Hotelu nie znam, ale sprawdziłam na mapie - jest w miarę w centrum (nie mogłam tej mapy pomniejszyć, ale wklejam Ci linka, bo może się przyda:
http://www.comune.torino.it/english/mappa/
Jeśli cena jest ok, to pewnie dacie radę, niezależnie od tego jak tam jest. Przecież to tylko na chwilę :)
Ja tak piszę, że ładna albo nie ładna okolica, bo dla Włochów to jest ważne, więc spokojne miejsca są w miarę ładne, bo w tych bardzo brzydkich mieszkają imigranci. Arabów w Turynie chyba nie ma wielu, jest bardzo dużo marokańczyków. Ale niestety to też jest problem, bo często nie mają pracy i/lub mieszkania no i kradną, napadają etc.
Ale oni gromadzą się głównie koło Porta Nuova - głównego dworca kolejowego, więc tam po prostu nie trzeba chodzić jak się nie musi. Sama bym w to nie uwierzyła, gdyby nie historia, którą opowiedział mi kolega Włoch:
Umówiłam się raz pod Porta Nuova o 18 w lato, podwiozłam tego kolegę, a on mówi, że jak ja tu będę stać, to on ze mną poczeka. Zapytałam dlaczego, przecież jest jasno i ludzie dookoła, on na to, że jego koledze utradli tu zegarek. Na moje pytanie - jak można ukraść komuś zegarek, odpowiedział, że podchodzi taki duży marokańczyk i prosi cię o zegarek. Jak nie oddasz, to może użyć noża np.

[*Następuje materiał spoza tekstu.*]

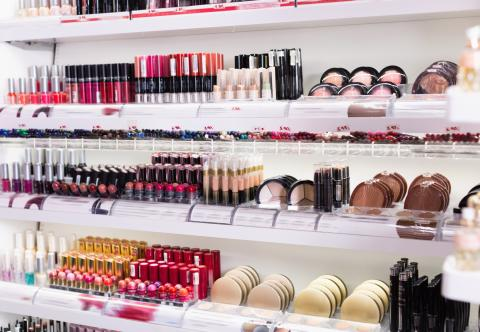 El top 15 de productos de belleza low cost que triunfan en Instagram y no todos están a la venta en Mercadona o Lidl.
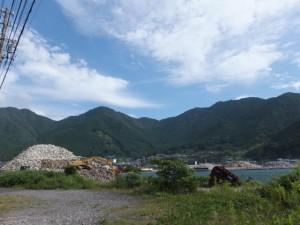 移出のために積み上げられた砕石(賀田港)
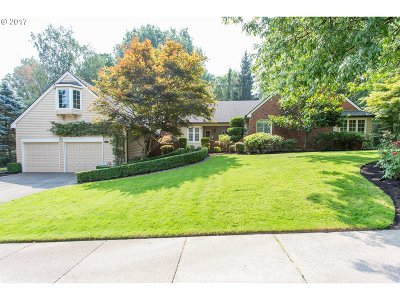 Lake Oswego Single Family Home For Sale: 1420 Morning Sky Ct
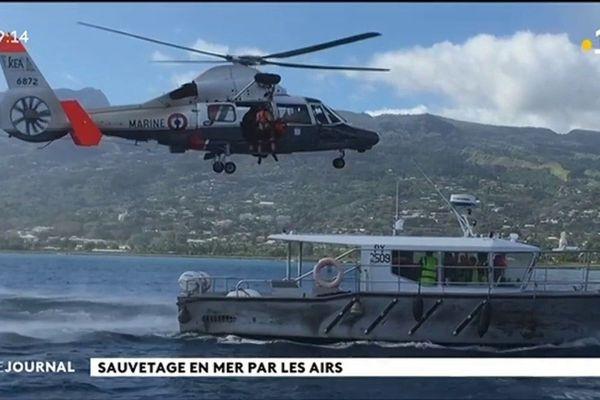 Exercice de sauvetage en mer grandeur nature à Faa'a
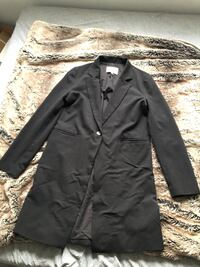 Oak and fort black jacket London, N5X 4A8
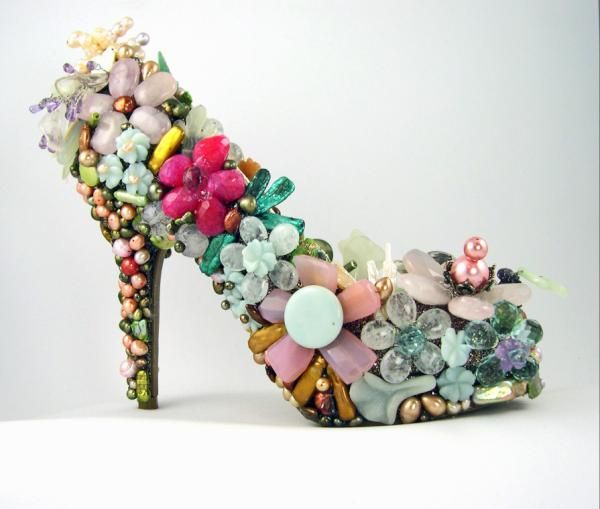 Gem encrusted shoe I made for a local non-profit luncheon - will be a center piece and then auctioned off. So much fun to make!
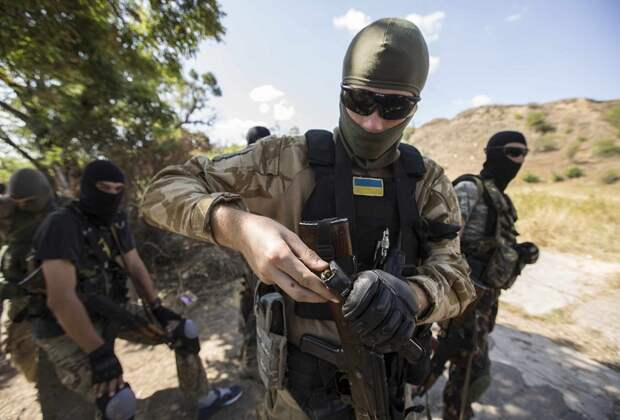 ВСУ несут потери: каратели лишились сразу нескольких единиц техники (ФОТО, ВИДЕО)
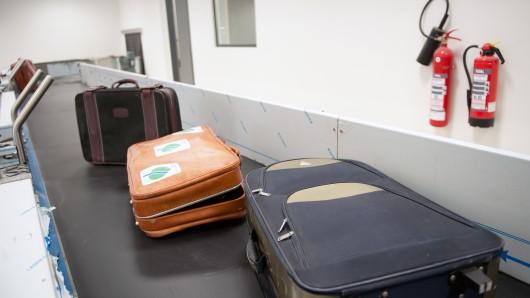Nachdem es am Flughafen gelandet war, machte ein Paar aus NRW einen Schock-Fund im Koffer. (Symbolbild)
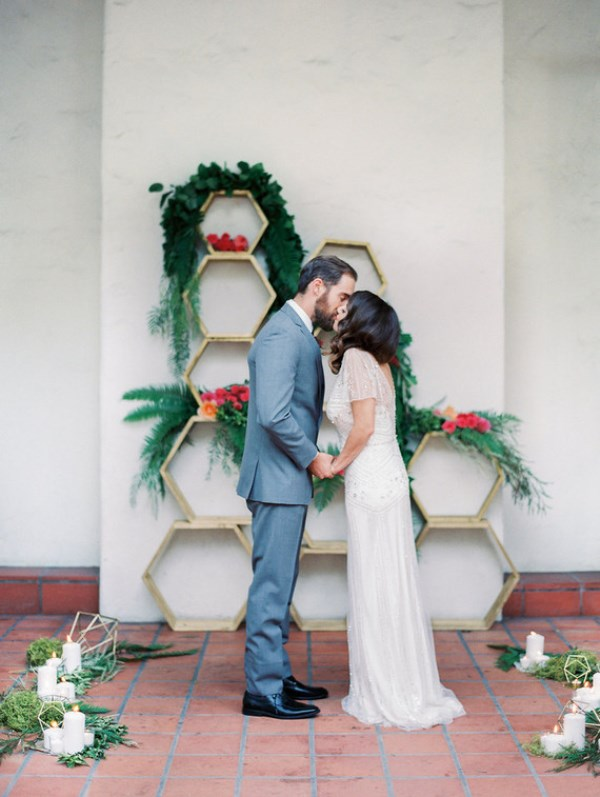 Picture Of bright and cheerful spring wedding elopement  8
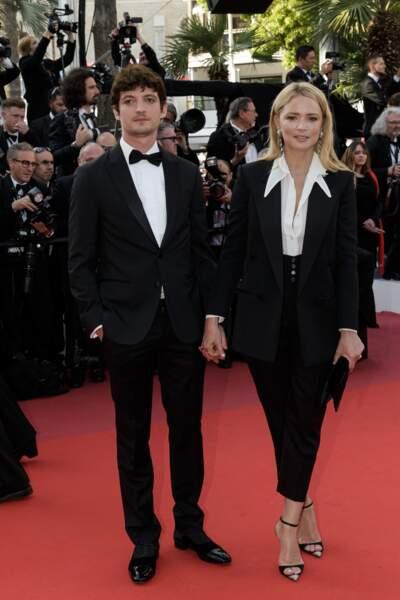 Virginie Efira en 2019 au Festival de Cannes : canon avec un costume d'homme et une chemise blanche.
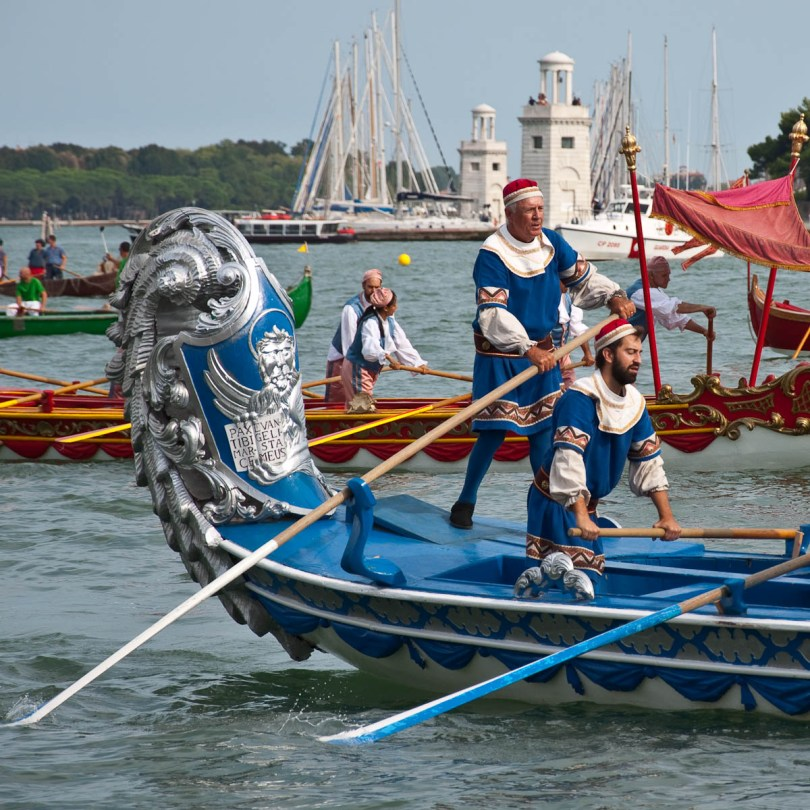 Oarsmen, a sumptuous boat, Historical Regatta, Venice, Italy - www.rossiwrites.com
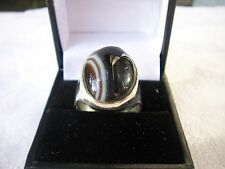 UNUSUAL LARGE AND HEAVY SILVER AND BANDED AGATE CABACHON RING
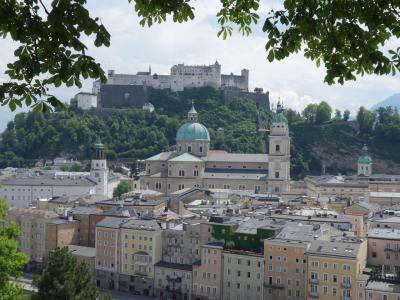 ザルツブルクで高いところに登りましょう。階段を登ればそこは絶景。お城が正面です。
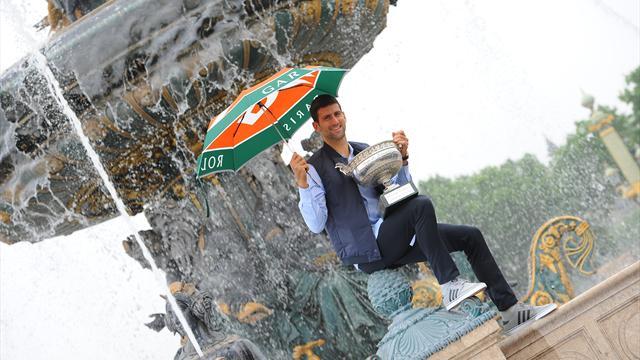 Djokovic célèbre son triomphe dans la capitale avec… son parapluie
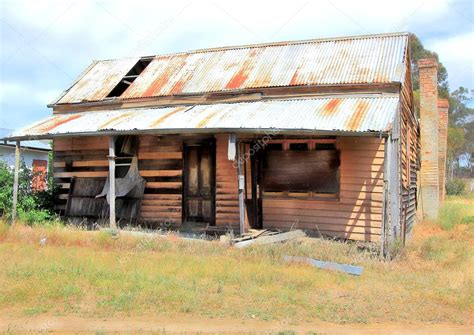 run of house old run down australian farm house stock photo 169 kez53
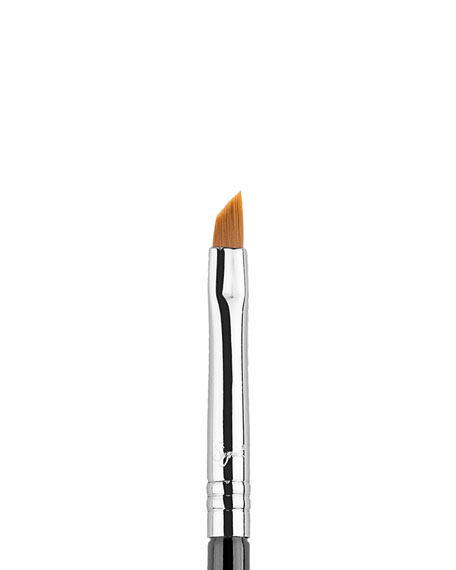 Sigma Beauty E06 – Winged Liner™ Brush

Miasto postanowiło zlikwidować problem = zlikwidować dworzec Porta Nuova, przenosząc głowną stację na Potra Sousa (też tam jest jakoś niefajnie, ale nie tak źle). Tylko, że nie wiem jak bardzo ten projekt jest zaawansowany, a znając Włochów, pewnie trochę potrwa.
Co do cen mieszkań, to można znaleźć uczciwą cenę ~4[tel]Euro miesięcznie, ale to jest okazja, więc może Ci się zdarzyć droższe na początku. Po prostu nie podpisuj kontraktu długoterminowego np. 3+3, bo nie wiem, czy można z niego zrezygnować. Można też pochodzić po okolicy, w której chcesz mieszkać i szukać nalepek na domach - Affitarsi - one są zielone albo pomarańczowe, nie pamiętam, bo jedne są do sprzedaży drugie do wynajmu. Nie wiem na pewno, ale to mogą być ogłoszenia od tych oszczędnych, którzy nie chcą korzystać z agencji, a wtedy i Ty nie będziesz musiał płacić prowizji.
Można jeszcze zamieszkać poza Turynem - tanio jest w Chieri, Moncalieri, ale wtedy masz problem pt. dojazdy - do obu miejscowości jeżdżą autobusy miejskie, ale jeżdżą rzadko, tak jak polskie podmiejskie i kończą ok 1 w nocy, więc po imprezie jesteś uziemiony, bo taksówką to już będzie za drogo. No dojazdy są droższe, bo bilety musisz mieć suburbane, nie urbane, chociaż chyba bardzo strasznej różnicy nie ma.
Plusem jest to, że na obrzeżach miasta mieszkają bogaci ludzie - po drodze do Chieri i Moncalieri są rezydencje, i może np. Twojej przyjaciółce uda się znaleźć pracę np. sprzątanie w takim domu.
Mam madzieję, że jeden z tych 4 języków to włoski, bo kiedy ja tam pojechałam, naiwnie myślałam, że angielski wystarczy. Lądowanie było bolesne :) Jeśli jakiś obcy język tam, to francuski.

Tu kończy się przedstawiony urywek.